Vovó levantou da poltrona e foi até a cozinha, voltando logo em seguida com um caderno na mão. Logo reconheci como sendo seu lendário caderno de receitas, pela aparência antiga e grossura. Era um caderno que ela anotava todas as receitas que tinha aprendido desde que começou a cozinhar e também tinham muitas criadas por ela própria. O caderno era tão velho que algumas páginas já estavam rasgando, era uma verdadeira relíquia. Ela parou ao meu lado e depois de alisar sua capa poída uma última vez, o estendeu pra mim.

- Quero que fique com isso.
- O que? – me espantei, pegando o caderno com certo receio – Não vovó. Não posso ficar com o seu caderno.
- Claro que pode. Não preciso mais, já seu todas as receitas sem precisar consultá-lo, mas você pode fazer bom uso dele caso um dia decida abrir seu restaurante.
- Mas... Você adora esse caderno.
- Sim, mas vou adorar ainda mais vê-lo sendo útil para algo mais que jantares de família – eu ainda estava relutante, então ela sentou ao meu lado no sofá – Vamos fazer uma troca então. Você fica com o caderno e me faz um favor, pode ser?

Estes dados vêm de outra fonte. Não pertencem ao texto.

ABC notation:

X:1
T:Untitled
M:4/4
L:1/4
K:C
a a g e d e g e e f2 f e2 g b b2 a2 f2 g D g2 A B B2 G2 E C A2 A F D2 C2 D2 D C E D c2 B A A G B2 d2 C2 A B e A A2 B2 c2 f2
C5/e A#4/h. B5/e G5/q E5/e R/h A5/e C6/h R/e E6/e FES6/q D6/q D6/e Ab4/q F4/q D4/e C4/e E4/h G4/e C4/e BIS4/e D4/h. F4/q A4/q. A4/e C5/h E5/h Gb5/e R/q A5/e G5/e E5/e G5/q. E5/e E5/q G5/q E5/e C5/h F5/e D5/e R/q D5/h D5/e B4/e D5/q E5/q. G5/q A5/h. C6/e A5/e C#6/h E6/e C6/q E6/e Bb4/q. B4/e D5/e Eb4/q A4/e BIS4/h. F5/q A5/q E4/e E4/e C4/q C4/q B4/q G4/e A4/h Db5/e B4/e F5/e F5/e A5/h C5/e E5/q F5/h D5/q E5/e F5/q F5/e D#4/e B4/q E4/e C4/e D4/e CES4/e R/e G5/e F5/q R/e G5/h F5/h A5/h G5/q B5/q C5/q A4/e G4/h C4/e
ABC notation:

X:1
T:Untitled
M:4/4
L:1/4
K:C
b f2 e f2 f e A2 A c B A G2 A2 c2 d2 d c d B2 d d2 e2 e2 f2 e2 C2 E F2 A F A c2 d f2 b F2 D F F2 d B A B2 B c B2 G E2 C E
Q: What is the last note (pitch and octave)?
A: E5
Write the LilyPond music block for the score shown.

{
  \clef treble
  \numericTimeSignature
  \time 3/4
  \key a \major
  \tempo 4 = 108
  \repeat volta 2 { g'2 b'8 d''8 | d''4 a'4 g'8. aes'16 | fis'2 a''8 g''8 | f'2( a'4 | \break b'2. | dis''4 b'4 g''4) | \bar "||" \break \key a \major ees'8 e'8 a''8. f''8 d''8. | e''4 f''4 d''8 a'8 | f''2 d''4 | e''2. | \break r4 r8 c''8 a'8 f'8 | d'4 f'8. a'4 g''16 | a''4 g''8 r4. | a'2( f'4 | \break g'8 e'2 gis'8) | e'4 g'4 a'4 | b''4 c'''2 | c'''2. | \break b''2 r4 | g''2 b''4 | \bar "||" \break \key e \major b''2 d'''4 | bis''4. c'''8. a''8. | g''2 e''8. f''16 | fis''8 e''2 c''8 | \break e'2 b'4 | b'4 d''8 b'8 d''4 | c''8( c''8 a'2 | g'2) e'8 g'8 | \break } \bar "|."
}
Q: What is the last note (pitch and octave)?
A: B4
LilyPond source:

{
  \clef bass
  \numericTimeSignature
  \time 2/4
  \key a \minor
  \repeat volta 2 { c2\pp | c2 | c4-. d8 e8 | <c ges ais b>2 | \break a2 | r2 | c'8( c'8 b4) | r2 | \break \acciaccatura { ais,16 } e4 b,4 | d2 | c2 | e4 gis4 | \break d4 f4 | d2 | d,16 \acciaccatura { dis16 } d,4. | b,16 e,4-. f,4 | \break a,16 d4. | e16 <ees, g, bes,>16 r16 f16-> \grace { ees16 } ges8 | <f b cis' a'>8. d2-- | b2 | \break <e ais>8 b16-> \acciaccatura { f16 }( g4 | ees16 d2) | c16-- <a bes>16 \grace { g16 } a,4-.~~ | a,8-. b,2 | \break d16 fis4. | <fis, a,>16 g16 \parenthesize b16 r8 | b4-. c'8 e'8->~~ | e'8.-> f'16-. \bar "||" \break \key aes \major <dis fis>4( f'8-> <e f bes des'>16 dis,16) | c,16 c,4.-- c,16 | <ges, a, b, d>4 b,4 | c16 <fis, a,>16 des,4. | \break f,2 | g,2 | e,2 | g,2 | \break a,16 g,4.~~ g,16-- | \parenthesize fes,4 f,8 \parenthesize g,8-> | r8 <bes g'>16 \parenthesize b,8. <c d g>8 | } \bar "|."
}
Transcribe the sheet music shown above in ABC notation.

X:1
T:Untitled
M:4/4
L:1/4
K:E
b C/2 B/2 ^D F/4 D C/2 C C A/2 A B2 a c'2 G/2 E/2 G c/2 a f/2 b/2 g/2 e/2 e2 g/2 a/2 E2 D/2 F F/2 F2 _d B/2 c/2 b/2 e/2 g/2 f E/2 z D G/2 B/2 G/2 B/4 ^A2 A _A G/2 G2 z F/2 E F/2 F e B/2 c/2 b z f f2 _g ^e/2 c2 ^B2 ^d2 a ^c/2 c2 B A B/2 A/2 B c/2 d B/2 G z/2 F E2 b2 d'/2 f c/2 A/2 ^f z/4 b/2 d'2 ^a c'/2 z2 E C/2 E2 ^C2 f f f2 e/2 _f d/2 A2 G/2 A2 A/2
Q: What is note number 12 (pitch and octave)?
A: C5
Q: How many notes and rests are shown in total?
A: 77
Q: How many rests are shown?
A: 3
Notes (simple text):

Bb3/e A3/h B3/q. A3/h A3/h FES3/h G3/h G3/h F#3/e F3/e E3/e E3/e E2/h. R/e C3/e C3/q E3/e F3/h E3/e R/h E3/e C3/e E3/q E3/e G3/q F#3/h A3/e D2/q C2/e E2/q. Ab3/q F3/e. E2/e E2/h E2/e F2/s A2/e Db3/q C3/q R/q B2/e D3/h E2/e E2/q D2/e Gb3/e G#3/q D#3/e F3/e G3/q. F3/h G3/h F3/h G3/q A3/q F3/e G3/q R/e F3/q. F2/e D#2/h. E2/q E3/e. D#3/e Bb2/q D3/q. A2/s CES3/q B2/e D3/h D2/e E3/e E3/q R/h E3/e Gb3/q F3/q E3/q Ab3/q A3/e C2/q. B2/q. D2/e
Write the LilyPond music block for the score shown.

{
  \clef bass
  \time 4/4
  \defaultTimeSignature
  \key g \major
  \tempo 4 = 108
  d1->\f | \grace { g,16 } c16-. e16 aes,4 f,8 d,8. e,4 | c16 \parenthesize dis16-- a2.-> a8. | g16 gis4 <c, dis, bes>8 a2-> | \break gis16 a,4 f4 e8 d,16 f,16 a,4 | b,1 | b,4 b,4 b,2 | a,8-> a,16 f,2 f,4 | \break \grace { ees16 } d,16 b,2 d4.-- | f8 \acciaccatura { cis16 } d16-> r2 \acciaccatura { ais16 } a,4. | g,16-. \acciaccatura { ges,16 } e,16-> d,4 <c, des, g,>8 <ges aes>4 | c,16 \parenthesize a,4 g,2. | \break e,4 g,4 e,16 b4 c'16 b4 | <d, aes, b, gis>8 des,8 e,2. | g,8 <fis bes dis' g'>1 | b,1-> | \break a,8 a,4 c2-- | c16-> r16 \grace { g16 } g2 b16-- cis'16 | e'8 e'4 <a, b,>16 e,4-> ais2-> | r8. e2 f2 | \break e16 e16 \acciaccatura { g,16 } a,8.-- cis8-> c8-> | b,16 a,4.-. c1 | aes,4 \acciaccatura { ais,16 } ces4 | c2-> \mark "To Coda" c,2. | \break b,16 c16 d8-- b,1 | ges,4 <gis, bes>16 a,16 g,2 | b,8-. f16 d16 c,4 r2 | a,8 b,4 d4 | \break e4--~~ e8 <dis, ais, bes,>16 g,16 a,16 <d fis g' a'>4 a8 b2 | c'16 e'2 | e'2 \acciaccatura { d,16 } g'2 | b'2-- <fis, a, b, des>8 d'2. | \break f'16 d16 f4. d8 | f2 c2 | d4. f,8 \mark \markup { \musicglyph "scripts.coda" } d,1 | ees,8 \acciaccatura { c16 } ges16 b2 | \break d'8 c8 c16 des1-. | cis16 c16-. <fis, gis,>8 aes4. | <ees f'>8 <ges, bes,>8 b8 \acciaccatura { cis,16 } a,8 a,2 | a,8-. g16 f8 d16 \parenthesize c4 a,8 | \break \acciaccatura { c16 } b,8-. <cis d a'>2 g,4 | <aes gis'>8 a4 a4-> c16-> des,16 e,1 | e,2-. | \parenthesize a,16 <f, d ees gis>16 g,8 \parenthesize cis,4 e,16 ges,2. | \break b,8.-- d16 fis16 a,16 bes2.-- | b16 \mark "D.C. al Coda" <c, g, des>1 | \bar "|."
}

- O que você quiser, vovó.
- Ter meu próprio restaurante era meu maior sonho, mas também sonhava em escrever um livro de culinária – ela falou sonhadora – Prometa pra mim que um dia, não importa se daqui a 5, 15 ou 50 anos, irá escrever um livro compartilhando as receitas criadas nesse caderno. Se prometer realizar esse meu desejo, pode ficar com o caderno.
- Pode considerar seu desejo realizado, vovó – olhei para o livro em minhas mãos e sorri – Quando eu for um chef famoso e tiver meu próprio restaurante, vou escrever um livro sobre a mulher que me ensinou a cozinhar e suas receitas magníficas.
- Tenho certeza que sim, Chef Scott – ela sorriu e me abraçou, levantando em seguida – Agora melhor tomarmos banho, os convidados começarão a chegar dentro de uma hora.

Levantei do sofá também e subimos para os quartos. Carregava o livro nas mãos como se fosse um tesouro, e na verdade ele era, então o guardei com muito cuidado dentro da minha gaveta de roupas antes de tomar banho e descer já arrumado para esperar o resto da família para o jantar. Papai ficou muito feliz com a bagunça que fizemos e todos ficaram um pouco chocados ao descobrirem que o jantar tinha sido feito por mim, mas ignorei as provocações de Wayne e me diverti com a minha família como nunca pensei que poderia me divertir, sem a presença da minha mãe. A noite acabou sendo a mais agradável dos últimos anos, agora que meu futuro não me preocupava tanto. Eu finalmente tinha um plano.